PROBLEM
In the fetch thread, take the passage starting with "So how do I" and going on through "(Jan 20, 2013)", swap "ball" for "toy", and write the passage out again.

QUOTED TEXT
▶

# Prefers toy over treat everytime



## 1970Nova (Jul 14, 2013)

So my Nova loves fetch I throw it he retrieves but we have 2 problems, first when he fetches the dog and runs back he will run right by me. I call him and he will come to me and I grab him by the collar. Second he won't give up the ball, you can tell he wants to play fetch but as soon as I reach for the ball in his mouth he'll duck his head and if I manage to get my hands I have to pry open his mouth. 

He understands the clicker, I click he knows a treat is coming. I've tried to trade the ball for a treat but he wants the ball instead. I've tried ignoring him, (since he follows my every movement in the backyard), which works and he drops the ball, but as soon as I reach he'll out smart me by kicking the ball and picking it up.

So how do I teach my Nova to run right towards me after each throw, and how do I teach him to at least drop the ball and not "step" on it when I reach for it?


----------



## AngelaA6 (Jan 20, 2013)

I used two balls, throw one when he comes back I tell him to drop it and show him the other ball. He then drops the ball and I can throw the other ball and get the one he dropped. Rinse and repeat.


----------



## doggiedad (Dec 2, 2007)

◀

ENTRIES SUPPLIED
▶

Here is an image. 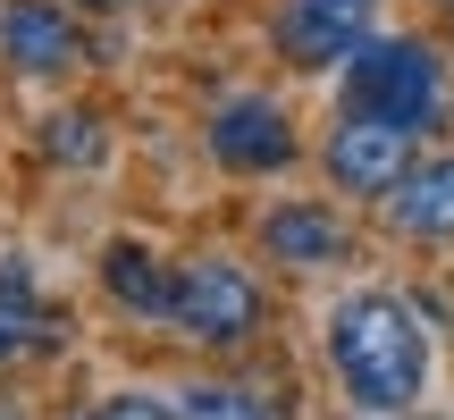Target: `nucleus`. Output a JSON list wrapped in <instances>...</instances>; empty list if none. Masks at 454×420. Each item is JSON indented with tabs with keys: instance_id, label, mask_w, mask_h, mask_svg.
<instances>
[{
	"instance_id": "1",
	"label": "nucleus",
	"mask_w": 454,
	"mask_h": 420,
	"mask_svg": "<svg viewBox=\"0 0 454 420\" xmlns=\"http://www.w3.org/2000/svg\"><path fill=\"white\" fill-rule=\"evenodd\" d=\"M328 362L362 412H404L429 378V328L404 294H354L328 320Z\"/></svg>"
},
{
	"instance_id": "2",
	"label": "nucleus",
	"mask_w": 454,
	"mask_h": 420,
	"mask_svg": "<svg viewBox=\"0 0 454 420\" xmlns=\"http://www.w3.org/2000/svg\"><path fill=\"white\" fill-rule=\"evenodd\" d=\"M345 93H354V110H379L395 118V127L421 135L429 118H438V59H429V43H362L354 67H345Z\"/></svg>"
},
{
	"instance_id": "3",
	"label": "nucleus",
	"mask_w": 454,
	"mask_h": 420,
	"mask_svg": "<svg viewBox=\"0 0 454 420\" xmlns=\"http://www.w3.org/2000/svg\"><path fill=\"white\" fill-rule=\"evenodd\" d=\"M168 320L194 345H244L261 328V286L236 269V261H185L177 294H168Z\"/></svg>"
},
{
	"instance_id": "4",
	"label": "nucleus",
	"mask_w": 454,
	"mask_h": 420,
	"mask_svg": "<svg viewBox=\"0 0 454 420\" xmlns=\"http://www.w3.org/2000/svg\"><path fill=\"white\" fill-rule=\"evenodd\" d=\"M404 152H412V127H395V118H379V110H354L328 135V177H337L345 194H387L412 168Z\"/></svg>"
},
{
	"instance_id": "5",
	"label": "nucleus",
	"mask_w": 454,
	"mask_h": 420,
	"mask_svg": "<svg viewBox=\"0 0 454 420\" xmlns=\"http://www.w3.org/2000/svg\"><path fill=\"white\" fill-rule=\"evenodd\" d=\"M211 152H219V168H236V177H261V168H286V160H294L286 110H278V101H261V93L227 101V110L211 118Z\"/></svg>"
},
{
	"instance_id": "6",
	"label": "nucleus",
	"mask_w": 454,
	"mask_h": 420,
	"mask_svg": "<svg viewBox=\"0 0 454 420\" xmlns=\"http://www.w3.org/2000/svg\"><path fill=\"white\" fill-rule=\"evenodd\" d=\"M0 51H9L17 76H67L84 59L76 26L59 17V0H9L0 9Z\"/></svg>"
},
{
	"instance_id": "7",
	"label": "nucleus",
	"mask_w": 454,
	"mask_h": 420,
	"mask_svg": "<svg viewBox=\"0 0 454 420\" xmlns=\"http://www.w3.org/2000/svg\"><path fill=\"white\" fill-rule=\"evenodd\" d=\"M278 43H286L294 67H328L362 51V0H286L278 17Z\"/></svg>"
},
{
	"instance_id": "8",
	"label": "nucleus",
	"mask_w": 454,
	"mask_h": 420,
	"mask_svg": "<svg viewBox=\"0 0 454 420\" xmlns=\"http://www.w3.org/2000/svg\"><path fill=\"white\" fill-rule=\"evenodd\" d=\"M261 244H270L286 269H328V261L345 253V227L328 202H278L270 219H261Z\"/></svg>"
},
{
	"instance_id": "9",
	"label": "nucleus",
	"mask_w": 454,
	"mask_h": 420,
	"mask_svg": "<svg viewBox=\"0 0 454 420\" xmlns=\"http://www.w3.org/2000/svg\"><path fill=\"white\" fill-rule=\"evenodd\" d=\"M387 219L404 236H454V152L429 160V168H404L387 185Z\"/></svg>"
},
{
	"instance_id": "10",
	"label": "nucleus",
	"mask_w": 454,
	"mask_h": 420,
	"mask_svg": "<svg viewBox=\"0 0 454 420\" xmlns=\"http://www.w3.org/2000/svg\"><path fill=\"white\" fill-rule=\"evenodd\" d=\"M59 337H67V328L34 303V277L26 269H0V362L34 354V345H59Z\"/></svg>"
},
{
	"instance_id": "11",
	"label": "nucleus",
	"mask_w": 454,
	"mask_h": 420,
	"mask_svg": "<svg viewBox=\"0 0 454 420\" xmlns=\"http://www.w3.org/2000/svg\"><path fill=\"white\" fill-rule=\"evenodd\" d=\"M101 286H110L127 311H152V320H168V294H177V277L152 269L144 244H110V261H101Z\"/></svg>"
},
{
	"instance_id": "12",
	"label": "nucleus",
	"mask_w": 454,
	"mask_h": 420,
	"mask_svg": "<svg viewBox=\"0 0 454 420\" xmlns=\"http://www.w3.org/2000/svg\"><path fill=\"white\" fill-rule=\"evenodd\" d=\"M43 152H51V160L93 168L101 160V118H51V127H43Z\"/></svg>"
},
{
	"instance_id": "13",
	"label": "nucleus",
	"mask_w": 454,
	"mask_h": 420,
	"mask_svg": "<svg viewBox=\"0 0 454 420\" xmlns=\"http://www.w3.org/2000/svg\"><path fill=\"white\" fill-rule=\"evenodd\" d=\"M177 420H270V404H253L236 387H194V395H177Z\"/></svg>"
},
{
	"instance_id": "14",
	"label": "nucleus",
	"mask_w": 454,
	"mask_h": 420,
	"mask_svg": "<svg viewBox=\"0 0 454 420\" xmlns=\"http://www.w3.org/2000/svg\"><path fill=\"white\" fill-rule=\"evenodd\" d=\"M93 420H177V412H160L152 395H101V404H93Z\"/></svg>"
},
{
	"instance_id": "15",
	"label": "nucleus",
	"mask_w": 454,
	"mask_h": 420,
	"mask_svg": "<svg viewBox=\"0 0 454 420\" xmlns=\"http://www.w3.org/2000/svg\"><path fill=\"white\" fill-rule=\"evenodd\" d=\"M93 9H118V0H93Z\"/></svg>"
},
{
	"instance_id": "16",
	"label": "nucleus",
	"mask_w": 454,
	"mask_h": 420,
	"mask_svg": "<svg viewBox=\"0 0 454 420\" xmlns=\"http://www.w3.org/2000/svg\"><path fill=\"white\" fill-rule=\"evenodd\" d=\"M0 420H17V412H0Z\"/></svg>"
}]
</instances>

◀

EXERCISE RESULT
So how do I teach my Nova to run right towards me after each throw, and how do I teach him to at least drop the toy and not "step" on it when I reach for it?


----------



## AngelaA6 (Jan 20, 2013)